Work instruction:
Reproduce exactly the lines from the top of the records below through the line holding "The researchers counted".

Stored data
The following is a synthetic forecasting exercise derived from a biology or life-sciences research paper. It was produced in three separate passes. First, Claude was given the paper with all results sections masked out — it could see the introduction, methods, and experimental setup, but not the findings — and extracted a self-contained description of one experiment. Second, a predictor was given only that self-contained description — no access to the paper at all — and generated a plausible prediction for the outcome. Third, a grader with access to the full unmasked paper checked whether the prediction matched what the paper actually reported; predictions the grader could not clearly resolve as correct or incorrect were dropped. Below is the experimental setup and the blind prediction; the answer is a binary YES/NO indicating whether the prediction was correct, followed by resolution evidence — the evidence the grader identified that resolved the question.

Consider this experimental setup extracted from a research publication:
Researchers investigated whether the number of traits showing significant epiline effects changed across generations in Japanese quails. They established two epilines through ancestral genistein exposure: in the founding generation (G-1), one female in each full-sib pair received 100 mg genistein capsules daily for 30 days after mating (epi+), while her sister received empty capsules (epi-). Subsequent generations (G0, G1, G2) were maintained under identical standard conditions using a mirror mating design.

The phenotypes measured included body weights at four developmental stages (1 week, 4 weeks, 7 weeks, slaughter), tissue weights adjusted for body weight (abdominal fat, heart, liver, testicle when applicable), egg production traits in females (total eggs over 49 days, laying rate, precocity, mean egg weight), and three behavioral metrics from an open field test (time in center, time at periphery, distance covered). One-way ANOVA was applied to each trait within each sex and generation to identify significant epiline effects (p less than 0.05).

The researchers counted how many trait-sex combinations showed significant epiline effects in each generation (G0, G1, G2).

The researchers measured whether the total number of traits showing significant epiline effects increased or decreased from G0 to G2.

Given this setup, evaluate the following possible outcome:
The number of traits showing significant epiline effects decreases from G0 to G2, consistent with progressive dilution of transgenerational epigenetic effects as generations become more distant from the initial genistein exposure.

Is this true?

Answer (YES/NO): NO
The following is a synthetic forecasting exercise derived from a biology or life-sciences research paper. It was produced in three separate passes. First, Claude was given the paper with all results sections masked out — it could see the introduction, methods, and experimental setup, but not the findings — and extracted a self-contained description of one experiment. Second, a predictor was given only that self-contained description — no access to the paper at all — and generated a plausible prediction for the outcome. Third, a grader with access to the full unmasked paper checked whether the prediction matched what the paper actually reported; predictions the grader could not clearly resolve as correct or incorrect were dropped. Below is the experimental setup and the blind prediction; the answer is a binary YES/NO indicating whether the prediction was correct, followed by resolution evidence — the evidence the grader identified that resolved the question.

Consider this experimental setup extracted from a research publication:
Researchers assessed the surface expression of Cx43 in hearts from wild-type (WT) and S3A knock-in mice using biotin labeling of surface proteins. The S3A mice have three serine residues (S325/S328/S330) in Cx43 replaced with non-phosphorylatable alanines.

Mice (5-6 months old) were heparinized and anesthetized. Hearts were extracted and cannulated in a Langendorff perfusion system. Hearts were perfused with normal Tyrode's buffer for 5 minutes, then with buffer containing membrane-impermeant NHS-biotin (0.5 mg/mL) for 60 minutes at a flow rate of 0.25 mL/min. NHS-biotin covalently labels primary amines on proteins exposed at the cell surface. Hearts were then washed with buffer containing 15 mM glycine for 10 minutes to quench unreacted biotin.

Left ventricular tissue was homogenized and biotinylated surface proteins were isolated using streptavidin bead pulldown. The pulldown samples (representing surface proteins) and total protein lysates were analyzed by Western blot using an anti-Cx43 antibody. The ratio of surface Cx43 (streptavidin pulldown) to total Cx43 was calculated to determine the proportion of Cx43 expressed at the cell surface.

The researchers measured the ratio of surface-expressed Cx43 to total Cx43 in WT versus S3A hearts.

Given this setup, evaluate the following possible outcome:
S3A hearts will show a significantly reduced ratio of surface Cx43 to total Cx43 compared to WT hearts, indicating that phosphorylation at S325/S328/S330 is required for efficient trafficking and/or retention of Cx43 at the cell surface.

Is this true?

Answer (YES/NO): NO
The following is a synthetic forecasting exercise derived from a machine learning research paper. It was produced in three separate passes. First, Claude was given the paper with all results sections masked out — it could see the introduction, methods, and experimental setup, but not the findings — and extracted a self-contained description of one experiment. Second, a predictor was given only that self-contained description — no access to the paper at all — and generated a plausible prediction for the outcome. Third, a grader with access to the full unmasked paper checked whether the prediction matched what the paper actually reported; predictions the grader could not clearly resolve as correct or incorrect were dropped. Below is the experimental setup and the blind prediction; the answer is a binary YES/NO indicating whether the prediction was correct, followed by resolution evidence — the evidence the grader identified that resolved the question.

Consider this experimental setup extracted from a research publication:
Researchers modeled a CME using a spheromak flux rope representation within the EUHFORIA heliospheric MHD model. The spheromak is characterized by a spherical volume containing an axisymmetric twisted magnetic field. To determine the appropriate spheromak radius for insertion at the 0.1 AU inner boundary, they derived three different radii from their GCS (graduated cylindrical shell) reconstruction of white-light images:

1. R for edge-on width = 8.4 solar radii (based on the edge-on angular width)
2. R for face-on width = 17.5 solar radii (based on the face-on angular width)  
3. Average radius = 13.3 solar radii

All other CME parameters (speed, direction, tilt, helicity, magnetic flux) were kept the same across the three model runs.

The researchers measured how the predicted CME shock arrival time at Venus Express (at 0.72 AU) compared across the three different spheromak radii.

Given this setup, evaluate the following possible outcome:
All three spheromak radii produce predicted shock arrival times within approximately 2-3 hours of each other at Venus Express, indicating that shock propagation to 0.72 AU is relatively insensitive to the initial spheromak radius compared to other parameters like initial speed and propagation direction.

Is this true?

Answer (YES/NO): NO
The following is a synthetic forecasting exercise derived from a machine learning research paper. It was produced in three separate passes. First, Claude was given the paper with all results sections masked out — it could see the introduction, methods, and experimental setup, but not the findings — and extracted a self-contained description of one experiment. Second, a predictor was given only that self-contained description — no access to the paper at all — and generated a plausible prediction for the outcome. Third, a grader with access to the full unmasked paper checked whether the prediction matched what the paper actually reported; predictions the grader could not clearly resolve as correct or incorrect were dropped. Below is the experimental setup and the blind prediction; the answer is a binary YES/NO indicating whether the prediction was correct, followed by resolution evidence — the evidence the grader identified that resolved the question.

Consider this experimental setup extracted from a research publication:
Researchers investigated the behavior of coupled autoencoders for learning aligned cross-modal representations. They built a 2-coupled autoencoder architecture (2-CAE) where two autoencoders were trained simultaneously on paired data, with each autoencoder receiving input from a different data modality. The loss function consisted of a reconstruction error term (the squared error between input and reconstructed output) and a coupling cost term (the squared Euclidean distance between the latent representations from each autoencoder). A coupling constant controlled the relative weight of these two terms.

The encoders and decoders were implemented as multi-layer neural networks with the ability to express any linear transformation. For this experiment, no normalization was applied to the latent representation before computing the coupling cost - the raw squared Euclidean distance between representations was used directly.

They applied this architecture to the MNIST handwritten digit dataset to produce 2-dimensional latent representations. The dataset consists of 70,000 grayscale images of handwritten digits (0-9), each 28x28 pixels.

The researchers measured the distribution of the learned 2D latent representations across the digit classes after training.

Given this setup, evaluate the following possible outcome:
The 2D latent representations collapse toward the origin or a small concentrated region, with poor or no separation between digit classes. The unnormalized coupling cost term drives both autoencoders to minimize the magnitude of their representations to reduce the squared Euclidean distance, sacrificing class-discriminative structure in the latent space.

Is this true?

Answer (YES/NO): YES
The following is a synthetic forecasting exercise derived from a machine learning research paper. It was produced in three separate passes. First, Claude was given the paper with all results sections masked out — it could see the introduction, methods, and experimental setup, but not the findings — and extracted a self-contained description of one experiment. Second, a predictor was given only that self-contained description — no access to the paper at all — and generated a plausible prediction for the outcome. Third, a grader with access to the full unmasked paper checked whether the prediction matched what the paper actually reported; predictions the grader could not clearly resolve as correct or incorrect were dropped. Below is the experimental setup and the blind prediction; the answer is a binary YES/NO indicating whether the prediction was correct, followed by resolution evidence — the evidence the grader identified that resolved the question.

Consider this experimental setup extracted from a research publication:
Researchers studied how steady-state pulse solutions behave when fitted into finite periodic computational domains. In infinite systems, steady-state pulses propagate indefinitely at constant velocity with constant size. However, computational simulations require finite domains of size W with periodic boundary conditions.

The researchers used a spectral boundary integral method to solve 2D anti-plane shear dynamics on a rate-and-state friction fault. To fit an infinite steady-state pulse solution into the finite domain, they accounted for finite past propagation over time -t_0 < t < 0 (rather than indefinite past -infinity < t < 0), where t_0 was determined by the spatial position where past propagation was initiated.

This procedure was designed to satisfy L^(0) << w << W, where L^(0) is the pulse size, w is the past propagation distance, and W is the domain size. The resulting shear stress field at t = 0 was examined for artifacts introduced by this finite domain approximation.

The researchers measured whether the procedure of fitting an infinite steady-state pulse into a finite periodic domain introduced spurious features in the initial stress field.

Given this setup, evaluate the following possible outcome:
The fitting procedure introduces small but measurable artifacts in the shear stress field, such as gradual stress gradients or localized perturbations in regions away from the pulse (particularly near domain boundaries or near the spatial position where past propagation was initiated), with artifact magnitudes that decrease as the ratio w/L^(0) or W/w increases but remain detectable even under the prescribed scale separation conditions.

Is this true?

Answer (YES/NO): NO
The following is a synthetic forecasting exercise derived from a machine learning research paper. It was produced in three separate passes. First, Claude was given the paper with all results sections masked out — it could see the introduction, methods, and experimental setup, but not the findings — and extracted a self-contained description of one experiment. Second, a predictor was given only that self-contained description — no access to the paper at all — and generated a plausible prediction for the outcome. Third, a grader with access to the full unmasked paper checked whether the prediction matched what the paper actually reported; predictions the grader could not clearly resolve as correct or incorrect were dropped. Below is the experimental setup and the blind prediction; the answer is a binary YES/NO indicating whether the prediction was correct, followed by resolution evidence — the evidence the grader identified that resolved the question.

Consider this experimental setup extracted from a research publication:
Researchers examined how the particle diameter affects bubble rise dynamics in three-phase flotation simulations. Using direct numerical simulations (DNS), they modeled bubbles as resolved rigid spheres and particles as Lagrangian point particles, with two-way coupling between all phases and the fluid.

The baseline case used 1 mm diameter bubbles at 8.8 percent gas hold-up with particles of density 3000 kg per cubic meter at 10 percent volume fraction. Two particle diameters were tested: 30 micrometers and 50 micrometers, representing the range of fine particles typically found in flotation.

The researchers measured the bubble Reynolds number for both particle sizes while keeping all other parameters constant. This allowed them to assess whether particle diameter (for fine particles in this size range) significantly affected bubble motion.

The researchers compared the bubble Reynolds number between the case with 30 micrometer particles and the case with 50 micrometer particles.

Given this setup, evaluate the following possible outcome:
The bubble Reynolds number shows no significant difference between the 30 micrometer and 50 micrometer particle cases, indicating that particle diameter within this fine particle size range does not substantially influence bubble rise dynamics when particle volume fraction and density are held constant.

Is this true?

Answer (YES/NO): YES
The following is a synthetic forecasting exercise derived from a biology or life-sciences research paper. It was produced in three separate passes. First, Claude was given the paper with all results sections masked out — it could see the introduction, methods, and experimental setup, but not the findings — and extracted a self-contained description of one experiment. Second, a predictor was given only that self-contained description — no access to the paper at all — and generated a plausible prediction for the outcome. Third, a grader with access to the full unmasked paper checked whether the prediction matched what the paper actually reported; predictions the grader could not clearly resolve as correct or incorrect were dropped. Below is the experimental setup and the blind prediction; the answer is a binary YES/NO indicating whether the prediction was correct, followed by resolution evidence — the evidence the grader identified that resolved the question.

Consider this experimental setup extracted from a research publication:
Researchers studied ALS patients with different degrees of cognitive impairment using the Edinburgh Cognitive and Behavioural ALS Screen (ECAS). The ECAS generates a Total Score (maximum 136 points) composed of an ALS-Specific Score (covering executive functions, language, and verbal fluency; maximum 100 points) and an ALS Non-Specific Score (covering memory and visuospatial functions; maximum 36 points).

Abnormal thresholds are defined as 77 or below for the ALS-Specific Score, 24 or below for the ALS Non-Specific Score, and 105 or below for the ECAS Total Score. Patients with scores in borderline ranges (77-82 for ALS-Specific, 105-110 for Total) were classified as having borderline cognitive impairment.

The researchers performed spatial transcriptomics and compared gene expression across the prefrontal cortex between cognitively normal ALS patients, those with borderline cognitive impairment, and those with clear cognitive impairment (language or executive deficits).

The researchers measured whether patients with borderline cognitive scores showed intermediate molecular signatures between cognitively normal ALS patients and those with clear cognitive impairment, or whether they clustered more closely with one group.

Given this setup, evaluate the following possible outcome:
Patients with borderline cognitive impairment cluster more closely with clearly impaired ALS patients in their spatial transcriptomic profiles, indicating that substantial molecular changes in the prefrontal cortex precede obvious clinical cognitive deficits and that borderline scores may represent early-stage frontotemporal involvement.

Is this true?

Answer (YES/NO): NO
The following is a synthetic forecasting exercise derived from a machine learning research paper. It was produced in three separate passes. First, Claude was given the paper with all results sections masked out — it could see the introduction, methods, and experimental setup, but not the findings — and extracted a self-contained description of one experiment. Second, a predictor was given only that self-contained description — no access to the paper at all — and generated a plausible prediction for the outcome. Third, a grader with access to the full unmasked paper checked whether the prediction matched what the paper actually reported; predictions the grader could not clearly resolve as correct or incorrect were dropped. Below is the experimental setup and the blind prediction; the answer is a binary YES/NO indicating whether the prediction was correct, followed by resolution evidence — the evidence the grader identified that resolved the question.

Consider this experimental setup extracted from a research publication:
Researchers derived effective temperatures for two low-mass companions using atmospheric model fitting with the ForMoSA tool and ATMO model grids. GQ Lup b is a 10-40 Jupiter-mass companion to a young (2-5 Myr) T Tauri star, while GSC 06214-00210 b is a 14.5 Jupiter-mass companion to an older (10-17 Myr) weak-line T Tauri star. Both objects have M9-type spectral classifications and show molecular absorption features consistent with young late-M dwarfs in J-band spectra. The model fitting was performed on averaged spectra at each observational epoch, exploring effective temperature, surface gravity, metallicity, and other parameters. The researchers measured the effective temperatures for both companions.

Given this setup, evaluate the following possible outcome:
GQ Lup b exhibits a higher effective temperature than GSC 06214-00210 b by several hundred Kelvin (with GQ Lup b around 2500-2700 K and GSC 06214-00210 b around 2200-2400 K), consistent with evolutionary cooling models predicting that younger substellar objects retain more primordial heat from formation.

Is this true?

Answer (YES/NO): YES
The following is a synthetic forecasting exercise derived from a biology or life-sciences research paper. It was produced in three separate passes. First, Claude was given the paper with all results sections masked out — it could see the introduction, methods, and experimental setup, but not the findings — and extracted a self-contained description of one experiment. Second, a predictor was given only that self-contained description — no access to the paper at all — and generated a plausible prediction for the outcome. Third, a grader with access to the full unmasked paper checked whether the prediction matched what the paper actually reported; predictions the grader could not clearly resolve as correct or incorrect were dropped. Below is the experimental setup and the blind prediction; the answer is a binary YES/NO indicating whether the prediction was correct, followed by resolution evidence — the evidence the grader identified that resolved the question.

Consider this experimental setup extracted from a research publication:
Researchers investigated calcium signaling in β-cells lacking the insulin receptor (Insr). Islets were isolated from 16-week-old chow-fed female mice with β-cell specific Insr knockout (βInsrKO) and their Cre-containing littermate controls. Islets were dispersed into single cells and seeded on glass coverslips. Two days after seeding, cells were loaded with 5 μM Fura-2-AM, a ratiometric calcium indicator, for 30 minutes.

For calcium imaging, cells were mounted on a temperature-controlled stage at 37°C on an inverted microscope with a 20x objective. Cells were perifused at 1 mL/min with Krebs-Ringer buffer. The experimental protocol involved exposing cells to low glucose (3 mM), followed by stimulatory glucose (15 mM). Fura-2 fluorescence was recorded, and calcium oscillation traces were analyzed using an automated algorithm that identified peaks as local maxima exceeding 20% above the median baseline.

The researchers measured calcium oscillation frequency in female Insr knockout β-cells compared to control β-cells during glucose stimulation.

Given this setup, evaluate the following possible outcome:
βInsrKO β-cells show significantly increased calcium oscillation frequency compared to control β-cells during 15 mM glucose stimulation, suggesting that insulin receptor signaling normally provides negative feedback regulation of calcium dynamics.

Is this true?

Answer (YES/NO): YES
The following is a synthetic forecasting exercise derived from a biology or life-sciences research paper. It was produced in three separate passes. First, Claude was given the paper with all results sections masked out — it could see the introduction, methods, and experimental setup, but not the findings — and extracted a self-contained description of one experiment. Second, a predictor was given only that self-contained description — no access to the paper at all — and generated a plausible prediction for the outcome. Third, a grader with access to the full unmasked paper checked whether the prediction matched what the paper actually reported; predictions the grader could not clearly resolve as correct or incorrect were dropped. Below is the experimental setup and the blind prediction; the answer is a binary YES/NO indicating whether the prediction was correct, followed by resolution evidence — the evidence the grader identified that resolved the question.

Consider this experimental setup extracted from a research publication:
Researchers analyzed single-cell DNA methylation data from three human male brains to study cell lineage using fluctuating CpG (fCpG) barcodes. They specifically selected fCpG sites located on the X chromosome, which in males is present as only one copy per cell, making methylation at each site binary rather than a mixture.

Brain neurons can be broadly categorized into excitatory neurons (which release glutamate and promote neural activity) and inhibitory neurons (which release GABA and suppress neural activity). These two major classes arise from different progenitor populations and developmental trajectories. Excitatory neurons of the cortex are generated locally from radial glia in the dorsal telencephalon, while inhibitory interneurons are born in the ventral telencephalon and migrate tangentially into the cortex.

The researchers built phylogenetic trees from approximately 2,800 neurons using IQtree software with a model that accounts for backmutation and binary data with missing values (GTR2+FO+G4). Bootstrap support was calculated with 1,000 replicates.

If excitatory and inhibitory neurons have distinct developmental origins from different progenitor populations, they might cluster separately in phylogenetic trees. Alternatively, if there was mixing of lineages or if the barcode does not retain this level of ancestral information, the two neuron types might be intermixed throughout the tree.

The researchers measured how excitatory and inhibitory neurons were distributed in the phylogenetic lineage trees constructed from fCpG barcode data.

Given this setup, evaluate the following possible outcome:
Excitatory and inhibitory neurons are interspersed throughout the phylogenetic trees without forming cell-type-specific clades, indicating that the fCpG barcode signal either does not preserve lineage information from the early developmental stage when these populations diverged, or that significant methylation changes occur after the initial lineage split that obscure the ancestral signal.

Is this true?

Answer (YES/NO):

Solution to the exercise:
The following is a synthetic forecasting exercise derived from a biology or life-sciences research paper. It was produced in three separate passes. First, Claude was given the paper with all results sections masked out — it could see the introduction, methods, and experimental setup, but not the findings — and extracted a self-contained description of one experiment. Second, a predictor was given only that self-contained description — no access to the paper at all — and generated a plausible prediction for the outcome. Third, a grader with access to the full unmasked paper checked whether the prediction matched what the paper actually reported; predictions the grader could not clearly resolve as correct or incorrect were dropped. Below is the experimental setup and the blind prediction; the answer is a binary YES/NO indicating whether the prediction was correct, followed by resolution evidence — the evidence the grader identified that resolved the question.

Consider this experimental setup extracted from a research publication:
Researchers investigated whether the number of traits showing significant epiline effects changed across generations in Japanese quails. They established two epilines through ancestral genistein exposure: in the founding generation (G-1), one female in each full-sib pair received 100 mg genistein capsules daily for 30 days after mating (epi+), while her sister received empty capsules (epi-). Subsequent generations (G0, G1, G2) were maintained under identical standard conditions using a mirror mating design.

The phenotypes measured included body weights at four developmental stages (1 week, 4 weeks, 7 weeks, slaughter), tissue weights adjusted for body weight (abdominal fat, heart, liver, testicle when applicable), egg production traits in females (total eggs over 49 days, laying rate, precocity, mean egg weight), and three behavioral metrics from an open field test (time in center, time at periphery, distance covered). One-way ANOVA was applied to each trait within each sex and generation to identify significant epiline effects (p less than 0.05).

The researchers counted how many trait-sex combinations showed significant epiline effects in each generation (G0, G1, G2).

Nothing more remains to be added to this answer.